→ **KUTIPAN SUMBER**:
Kita menanti putusannya, apakah keadilan hanya bagi yang kuat dan berduit ataukah milik semua anak manusia?
Asas kepastian dan kesetaraan di hadapan hukum pada pelaku, akan menunjukan bahwa pihak pemerintah Malaysia mampu menjamin Keadilan bagi Para Pekerja Migran asal Indonesia yang menopang perkembangan sektor domestik dan perkebunan sawit Malaysia.
Pekerja Migran Indonesia di negeri Jiran yang berjumlah 1.289.706 (Investigasi Tempo: 2016: ‘Investigasi Cukong TKI’-Migrant Care) rentan mendapatkan perlakuan sewenang-wenang oleh oleh agen penyalur dan majikan.
Situasi kerja paksa, upah yang tidak dibayar, dianiaya, disiksa bahkan dibunuh adalah kenyataan yang mengharuskan adanya regulasi yang menjamin kenyamanan dalam bekerja serta kepastian bahwa para PMI akan pulang kembali ke kampung halaman dengan selamat dan sehat.
Kasus Adelina hendaknya dijadikan pelajaran bagi Malaysia agar segera mengamandemen regulasinya yang telah usang: UU Ketenagakerjaan/No.177/1967. Sektor domestik pekerja di negeri jiran yang didominasi para pekerja rumah tangga, hendaknya diakui sebagai pekerja hingga diatur hak normatif pekerja di sektor domestik.
Selain itu, bagi pekerja di sektor rumah tangga yang belum mendapat jaminan hukum, Indonesia dan Malaysia hendaknya meratifikasi konvensi ILO (International Labour Organization) No. 189 tentang perlindungan dan pengakuan pekerja rumah tangga.
Ratifikasi regulasi ini, harusnya menjadi instrument dalam menjamin kepastian hukum dan kesetaraan di hadapan hukum. Mengapa? Agar berbagai pengadopsian konvenan, protokel, traktat yang berhubungan dengan kelas pekerja mampu melindungi para pekerja dan menyeret siapa saja yang terjerat dalam tindak pidana perdagangan orang atau perbudakan modern.
Sebab, sebagaimana kabar tersiar, trah UU Tindak Pidana Perdagangan Orang/21/2007 yang diratifikasi dari Protokoler Palermo hanya mampu menjerat para perekrut di lapangan sementara cukong, majikan, pemodal jarang tersentuh atau bahkan tidak tersentuh sama sekali. (Baca: Kasus Sarang Burung Walet Medan 2014, hingga kini pelaku utama bebas berkeliaran).
Ironi lainnya, hingga kini Surat Perintah Penyidikan kepada salah seorang pegawai kantor Imigrasi Kupang yang disangkakan terlibat dalam pemalsuan data Adelina belum juga dikeluarkan oleh pihak POLDA NTT.

→ **SOAL LATIHAN**:
1. Sebutkan semua situasi yang dialami para pekerja migran sebagaimana dirinci dalam kalimat kutipan tentang pekerja migran yang diawali dengan "Situasi kerja paksa".
2. Jawablah pertanyaan berikut berdasarkan kutipan tentang pekerja migran.
(a) Berapa jumlah Pekerja Migran Indonesia di negeri Jiran?
(b) Konvensi ILO nomor berapa yang hendaknya diratifikasi oleh Indonesia dan Malaysia?
(c) Pihak mana yang belum mengeluarkan Surat Perintah Penyidikan terkait pemalsuan data Adelina?

→ **BARIS DATA**:
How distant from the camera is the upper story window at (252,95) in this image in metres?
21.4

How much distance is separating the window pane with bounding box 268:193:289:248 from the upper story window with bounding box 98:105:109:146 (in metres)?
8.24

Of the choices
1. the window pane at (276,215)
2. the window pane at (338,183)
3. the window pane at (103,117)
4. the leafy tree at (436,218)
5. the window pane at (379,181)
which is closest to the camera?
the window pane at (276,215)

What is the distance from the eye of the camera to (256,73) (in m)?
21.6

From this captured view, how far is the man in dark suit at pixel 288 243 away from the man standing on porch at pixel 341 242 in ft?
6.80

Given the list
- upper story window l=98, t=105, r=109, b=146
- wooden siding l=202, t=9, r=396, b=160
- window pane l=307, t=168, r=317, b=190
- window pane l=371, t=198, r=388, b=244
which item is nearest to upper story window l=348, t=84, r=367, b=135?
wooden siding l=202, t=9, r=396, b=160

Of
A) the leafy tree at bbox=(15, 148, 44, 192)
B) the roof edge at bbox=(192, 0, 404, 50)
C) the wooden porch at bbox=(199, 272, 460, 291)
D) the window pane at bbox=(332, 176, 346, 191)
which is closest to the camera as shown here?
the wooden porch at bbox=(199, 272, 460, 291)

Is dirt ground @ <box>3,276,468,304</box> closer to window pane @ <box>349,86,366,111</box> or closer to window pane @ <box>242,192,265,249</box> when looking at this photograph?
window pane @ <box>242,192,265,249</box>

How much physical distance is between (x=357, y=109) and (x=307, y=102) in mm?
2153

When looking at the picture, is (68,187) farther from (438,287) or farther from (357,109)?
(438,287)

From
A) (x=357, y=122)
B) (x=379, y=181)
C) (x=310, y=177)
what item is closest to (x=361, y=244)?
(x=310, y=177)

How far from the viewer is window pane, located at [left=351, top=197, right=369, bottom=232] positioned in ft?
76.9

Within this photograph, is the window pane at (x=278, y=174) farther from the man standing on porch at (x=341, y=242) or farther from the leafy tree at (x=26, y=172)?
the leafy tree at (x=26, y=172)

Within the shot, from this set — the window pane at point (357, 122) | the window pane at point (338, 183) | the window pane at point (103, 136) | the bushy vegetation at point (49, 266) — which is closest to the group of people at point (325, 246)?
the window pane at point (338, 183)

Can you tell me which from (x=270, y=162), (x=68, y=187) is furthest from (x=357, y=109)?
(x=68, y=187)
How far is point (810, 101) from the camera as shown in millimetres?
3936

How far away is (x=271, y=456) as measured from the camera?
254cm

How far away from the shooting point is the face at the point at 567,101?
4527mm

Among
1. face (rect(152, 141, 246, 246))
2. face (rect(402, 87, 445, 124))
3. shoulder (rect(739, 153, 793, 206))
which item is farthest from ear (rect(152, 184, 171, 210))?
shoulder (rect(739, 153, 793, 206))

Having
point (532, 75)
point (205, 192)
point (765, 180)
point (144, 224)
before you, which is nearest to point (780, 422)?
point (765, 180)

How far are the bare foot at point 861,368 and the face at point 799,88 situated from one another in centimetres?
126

→ **DAFTAR JAWABAN**:
1. Kerja paksa, upah yang tidak dibayar, dianiaya, disiksa, dan dibunuh.

2.
(a) 1.289.706 orang.
(b) Konvensi ILO No. 189.
(c) POLDA NTT.